◆ Prompt A:
In the rows, take the part that opens with the line containing "In the scene, which" and closes with the line containing "5453 millimetres". Rewrite it with "separation" changed to "distance" and nothing else altered.

#### Text ####

The message from The Conners Season 2 Episode 12 may have been that democracy only works if get off your butt and vote, but damn if they didn't make me laugh as they got that point across.
Not to mention, they did it live!
Just to be clear, I watched the east coast broadcast and the cast performed this episode live once again for the west coast, so if you see something slightly different when it comes to jokes about the live New Hampshire primary, that's probably why.
Before we get to the politics, I have to mention DJ stealing the cheese powder from the mac and cheese to add it to his nachos.
That was cheesy in the worst way and absolutely brilliant all at once, so much so that I saw my husband's eyes light up at the thought of it.
Now I've got to go hide my mac and cheese to make sure we don't end up adding Chinese condiment packets to plain elbow macaroni one day like The Conners.
But enough about the cheesy goodness and back to the politics.
Marc was tasked with writing a report on the primaries and went at it with all the young idealism you'd expect from him.
Which left the rest of the family to thrust upon him the crushing reality of politics...
The early primaries are exciting. That’s where you get to see the candidates with integrity and vision right before the rich ones swoop in and crush them with their corporate campaign dollars.Darlene
But Marc was undeterred as he believed that our government was there for us and tried to prove it by calling the White House, although I don't know what calling a switchboard really proves.
When Darlene panicked about Marc's call getting the family put on some No-Fly list, it was Becky's response that made me laugh out loud because all I could think was, when was the last time any of the Conners could afford to fly?
Darlene: They’re going to trace this back to us and put us on the No-Fly list.
Becky: When was the last time any of us flew? If they ever put us on the No-Bus list then we’ll have a problem.
Let's face it, the Conners are a cynical bunch with humor that goes from sarcastic to downright caustic at times, so it shouldn't have been a surprise that no one was openly embracing any one candidate.
Marc: Sanders is doing well. Some of the experts think if he wins there’s a chance he might stop yelling.
Ben: Oh, it doesn’t matter. Bloomberg just bought the state and renamed it New Bloomshire.
Harris' apathy towards voting, even though she'd turned 18 and could vote for the first time, wasn't a surprise. Harris doesn't care about much unless it directly affects her.
But the one thing the rest of the family did take seriously was the opportunity to vote, even when the choices weren't ideal.
Harris: All politicians are the same.

####

◆ Prompt B:
In the review of the TV episode, list every character name that appears directly before a colon to introduce a line of dialogue.

#### Data for this task ####

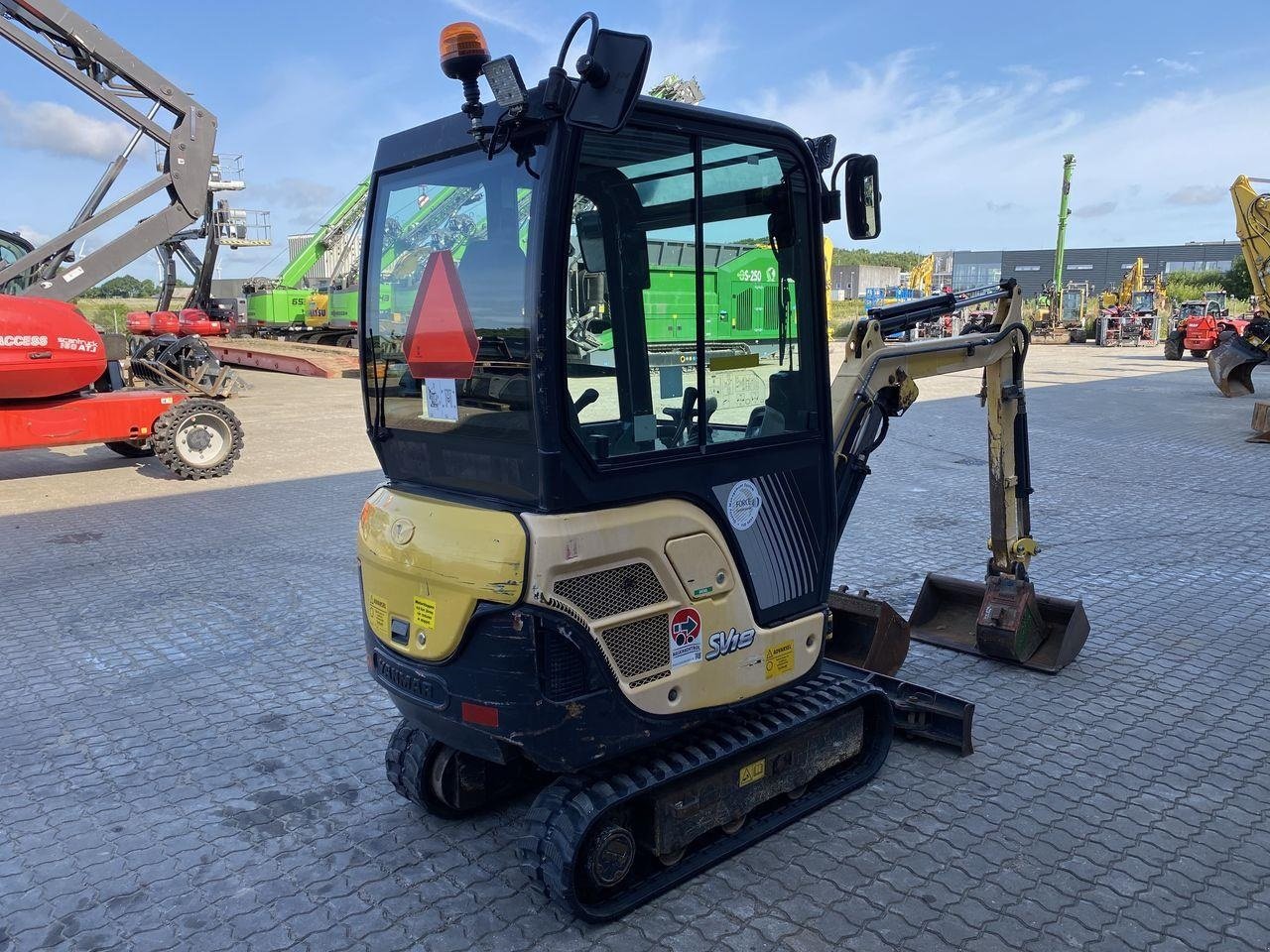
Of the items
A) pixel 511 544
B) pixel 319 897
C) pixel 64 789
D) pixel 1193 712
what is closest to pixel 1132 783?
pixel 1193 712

####
#### Data for this task ####

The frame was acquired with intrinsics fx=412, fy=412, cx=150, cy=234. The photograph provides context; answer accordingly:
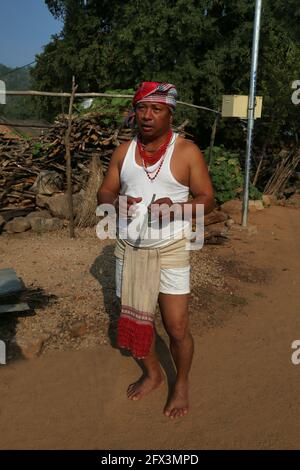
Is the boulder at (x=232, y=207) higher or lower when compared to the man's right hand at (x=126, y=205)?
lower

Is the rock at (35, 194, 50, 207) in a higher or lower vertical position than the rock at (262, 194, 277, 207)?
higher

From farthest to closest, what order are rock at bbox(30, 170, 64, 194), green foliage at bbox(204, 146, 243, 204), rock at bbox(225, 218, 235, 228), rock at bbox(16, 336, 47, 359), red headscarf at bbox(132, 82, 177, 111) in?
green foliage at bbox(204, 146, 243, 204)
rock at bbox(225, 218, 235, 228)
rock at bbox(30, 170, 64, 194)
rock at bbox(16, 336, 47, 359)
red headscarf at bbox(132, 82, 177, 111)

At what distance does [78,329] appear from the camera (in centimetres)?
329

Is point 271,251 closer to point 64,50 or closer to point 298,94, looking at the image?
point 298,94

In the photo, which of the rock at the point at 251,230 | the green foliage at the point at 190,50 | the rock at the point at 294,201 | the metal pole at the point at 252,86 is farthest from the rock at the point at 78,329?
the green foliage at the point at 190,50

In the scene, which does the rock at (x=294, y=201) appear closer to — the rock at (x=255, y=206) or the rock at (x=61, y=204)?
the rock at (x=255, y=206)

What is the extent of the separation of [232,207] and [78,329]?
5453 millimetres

####

◆ Response A:
In the scene, which does the rock at (x=294, y=201) appear closer to — the rock at (x=255, y=206) or the rock at (x=61, y=204)?
the rock at (x=255, y=206)

What is the extent of the distance of [232,207] and [78,329]?
5453 millimetres

◆ Response B:
Darlene
Becky
Marc
Ben
Harris